Tonight I saw her for the first time in a long time.
I haven't wanted someone so badly in years and it was beyond any physical yearning.
It was this visceral knowledge that she was everything I needed to chase away the bleakness that I've come to call life.
I hate that about her.
I hate that I've dive-bombed into this ******* pit of depression and anxiety that has ****** away any self-respect I may have ever held on to and replaced it with this archaic notion that I can't be happy on my own.
I hate it because it's true.
I am validated in the eyes of others and when there's no one around to see me I don't know who to be.
I don't know how to be.
I sip and I smoke and I pop and try to fill the vacancy with any and everything my body will allow.
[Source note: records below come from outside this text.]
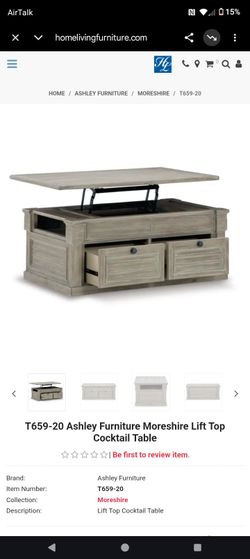 Lift up top with storage coffee table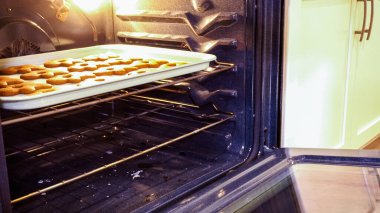 Nefis zencefilli kurabiyeler bir gaz fırınında pişiyor, mutfağı sıcak, aromatik bayram mutluluğuyla dolduruyor..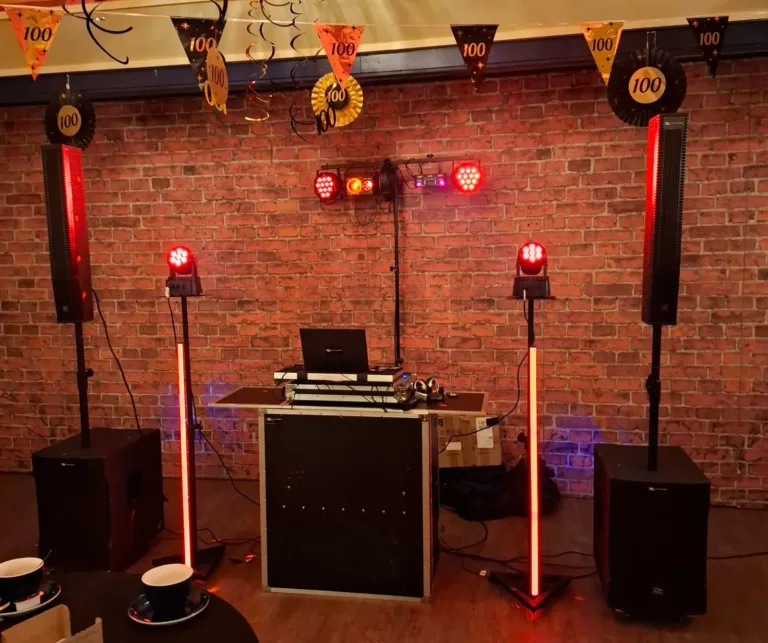 Zwarte DJ booth met twee lichtzuilen en rode feestverlichting voor een bakstenen wand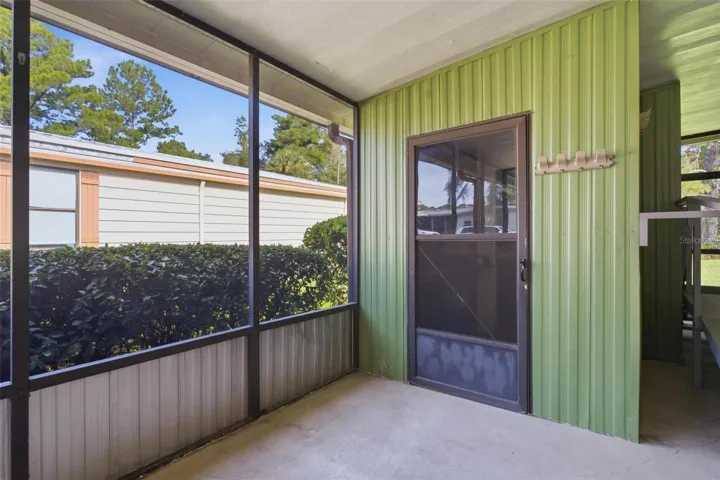 Screen porch, door to utility room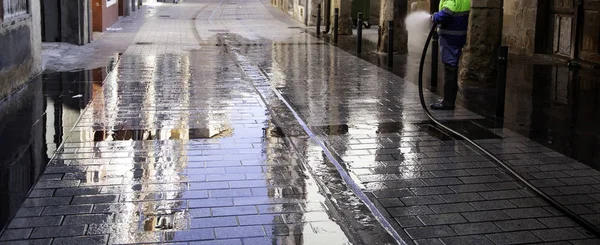 Sweeper cleaning street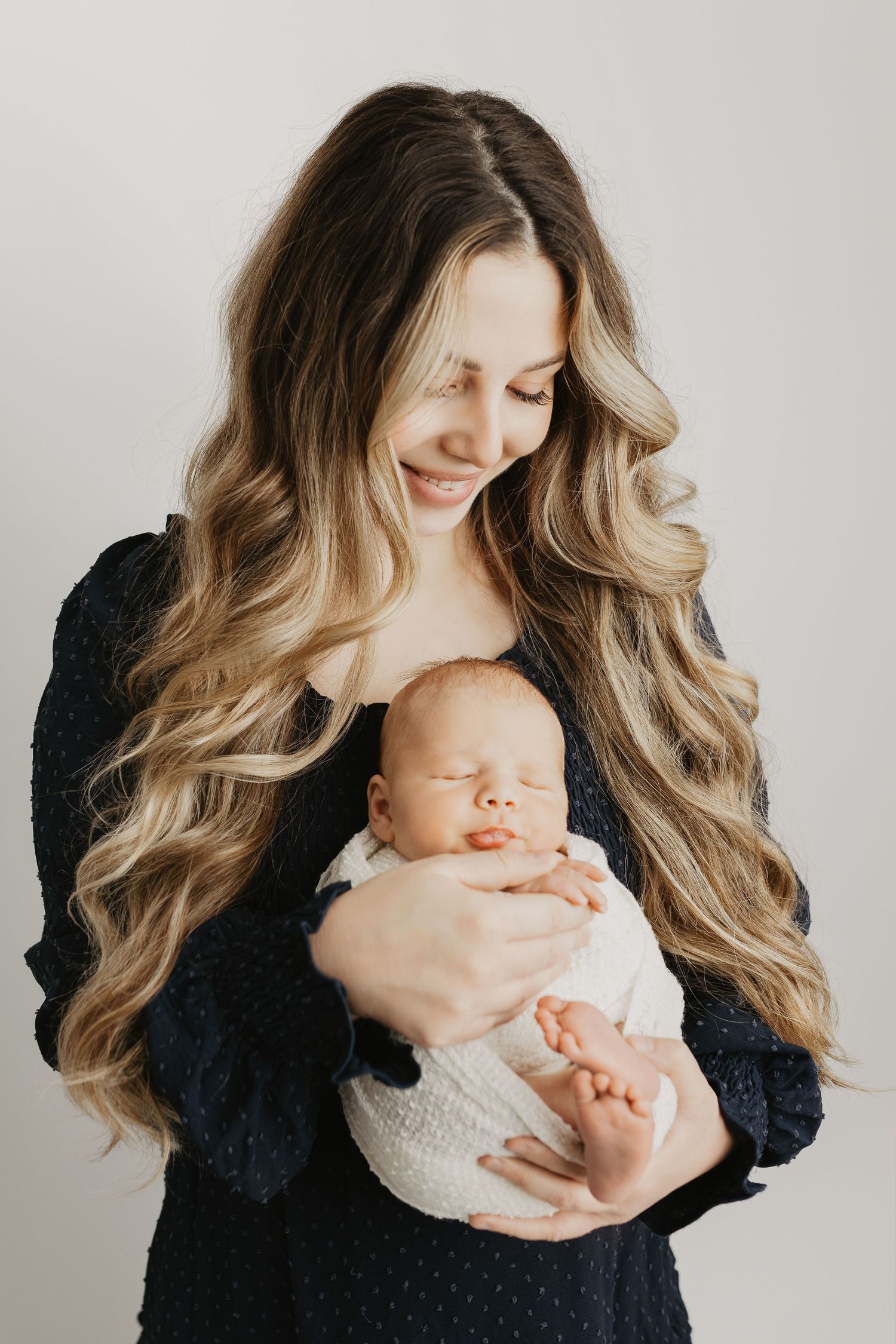 Artistic newborn portrait series with mother in navy dress against white background.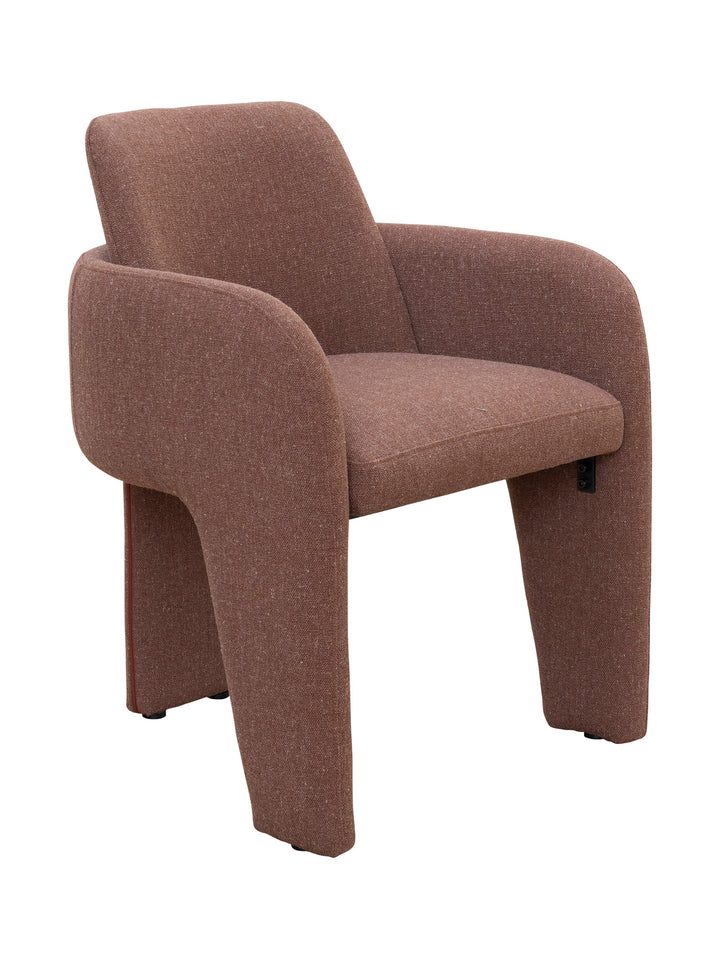 Terracotta red upholstered dining chair with three legs and textured armrests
I've only come to suicide once and it was so many years back it feels more like the plot of a ****** soap opera than a chapter of my life story.
Clearly I failed and by some miracle not a soul knows that I ever even tried.
They just thought I was sick.
Well the doctors are long gone but the sickness still pulses through my veins like a vapid bassline in a song no one bothers to learn the words to.
And why should they when it's my song to sing and I can't even come up with the melody on my own?
I saw her tonight for the first time in a long time and the only thing I could bring myself to think was how much happier she would be talking to anyone else in this world besides me.
She owns parts of my soul that have no value because they were pried from a shell that housed no worth.
Everything she means to me serves as a poignant reminder that I'll only ever be as good as the person that loves me.